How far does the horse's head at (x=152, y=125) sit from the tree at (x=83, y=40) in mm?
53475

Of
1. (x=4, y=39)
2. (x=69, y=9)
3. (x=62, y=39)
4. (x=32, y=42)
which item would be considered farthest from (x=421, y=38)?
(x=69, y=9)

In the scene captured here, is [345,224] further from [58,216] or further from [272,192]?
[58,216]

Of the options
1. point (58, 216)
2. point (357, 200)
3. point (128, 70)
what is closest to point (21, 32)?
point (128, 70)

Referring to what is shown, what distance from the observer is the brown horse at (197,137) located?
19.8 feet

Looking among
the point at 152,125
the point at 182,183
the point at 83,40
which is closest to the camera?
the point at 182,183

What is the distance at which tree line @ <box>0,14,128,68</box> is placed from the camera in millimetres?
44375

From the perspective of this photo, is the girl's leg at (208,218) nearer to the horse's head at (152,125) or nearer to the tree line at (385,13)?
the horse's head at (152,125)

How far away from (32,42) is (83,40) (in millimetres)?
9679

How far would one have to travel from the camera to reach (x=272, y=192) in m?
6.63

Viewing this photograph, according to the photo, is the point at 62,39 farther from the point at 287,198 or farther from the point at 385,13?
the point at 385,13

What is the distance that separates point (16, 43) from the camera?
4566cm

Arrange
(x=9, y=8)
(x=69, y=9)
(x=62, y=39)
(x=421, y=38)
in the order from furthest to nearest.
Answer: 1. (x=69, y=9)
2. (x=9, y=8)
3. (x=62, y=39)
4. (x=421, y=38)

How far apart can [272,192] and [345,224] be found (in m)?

=-=-=

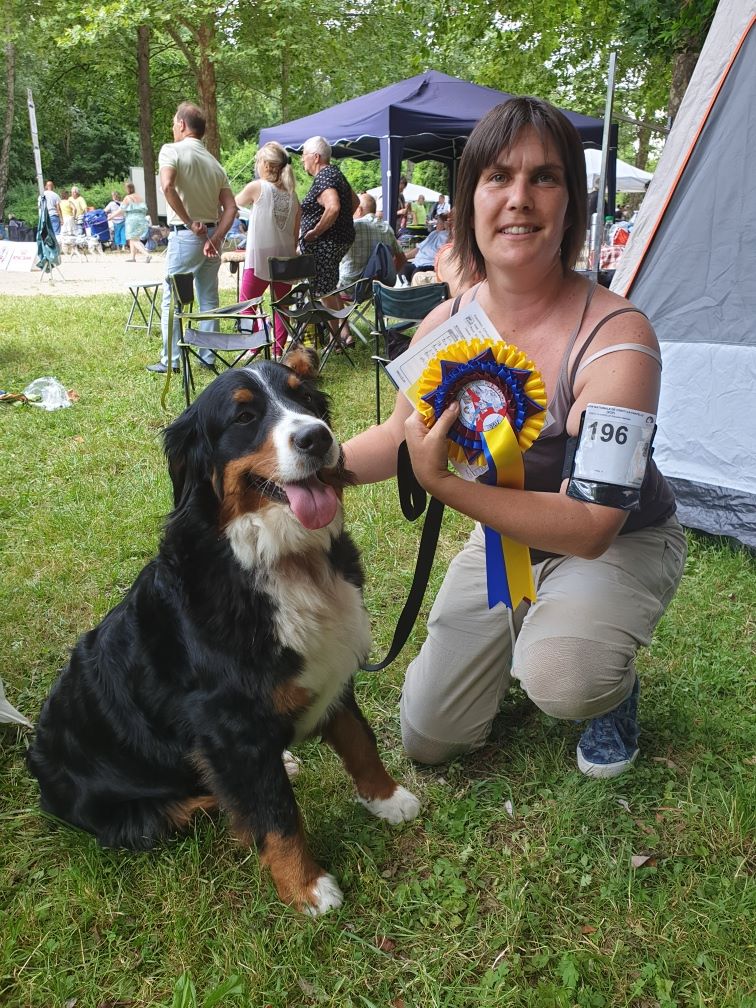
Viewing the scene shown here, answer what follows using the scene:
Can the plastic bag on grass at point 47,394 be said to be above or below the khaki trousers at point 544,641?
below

=-=-=

Job:
Reproduce the data starting at the line containing "What is the distance at" and ending at the line containing "4. (x=421, y=38)", switching "camera" to "observer" and leaving all else unchanged.

Reply:
What is the distance at which tree line @ <box>0,14,128,68</box> is placed from the observer in millimetres?
44375

From the perspective of this photo, is the girl's leg at (208,218) nearer to the horse's head at (152,125) or nearer to the tree line at (385,13)?
the horse's head at (152,125)

How far away from (32,42) is (83,40) (in millimetres)?
9679

How far would one have to travel from the observer to reach (x=272, y=192) in m?
6.63

Viewing this photograph, according to the photo, is the point at 62,39 farther from the point at 287,198 or farther from the point at 385,13?
the point at 385,13

What is the distance that separates point (16, 43) from the observer?
4566cm

Arrange
(x=9, y=8)
(x=69, y=9)
(x=62, y=39)
(x=421, y=38)
in the order from furthest to nearest.
Answer: 1. (x=69, y=9)
2. (x=9, y=8)
3. (x=62, y=39)
4. (x=421, y=38)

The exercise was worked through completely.